"Religion's in the heart, not in the knees"
About this Quote
As a dramatist, Jerrold understands religion as theater. Kneeling is a stage direction. It reads well from the stalls. In a culture where church attendance doubled as respectability, the knees become props for class discipline: you display the correct humility, you buy your way into the community’s good opinion. Jerrold’s jab suggests that the moral danger isn’t belief itself but the way institutions reward the visible gesture over the invisible ethic.

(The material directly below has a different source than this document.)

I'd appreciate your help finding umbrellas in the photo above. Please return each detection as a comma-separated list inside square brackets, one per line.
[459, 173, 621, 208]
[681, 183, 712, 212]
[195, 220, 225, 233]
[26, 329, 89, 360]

There’s subtext, too, about power. Knees bend; hearts don’t, at least not on command. The line quietly refuses religious gatekeeping by shifting authority inward. If religion lives in the heart, no priest, landlord, or neighbor can certify it by watching you bow. That’s why it lands with a punchy, memorable rhythm: it sounds like common sense, but it’s really an insurgent critique of performative righteousness.
Quote Details
| Topic | Faith |
|---|---|
| Source | Help us find the source |
| Cite |
Citation Formats
APA Style (7th ed.)
Jerrold, Douglas William. (2026, January 15). Religion's in the heart, not in the knees. FixQuotes. https://fixquotes.com/quotes/religions-in-the-heart-not-in-the-knees-27736/
Chicago Style
Jerrold, Douglas William. "Religion's in the heart, not in the knees." FixQuotes. January 15, 2026. https://fixquotes.com/quotes/religions-in-the-heart-not-in-the-knees-27736/.
MLA Style (9th ed.)
"Religion's in the heart, not in the knees." FixQuotes, 15 Jan. 2026, https://fixquotes.com/quotes/religions-in-the-heart-not-in-the-knees-27736/. Accessed 12 Feb. 2026.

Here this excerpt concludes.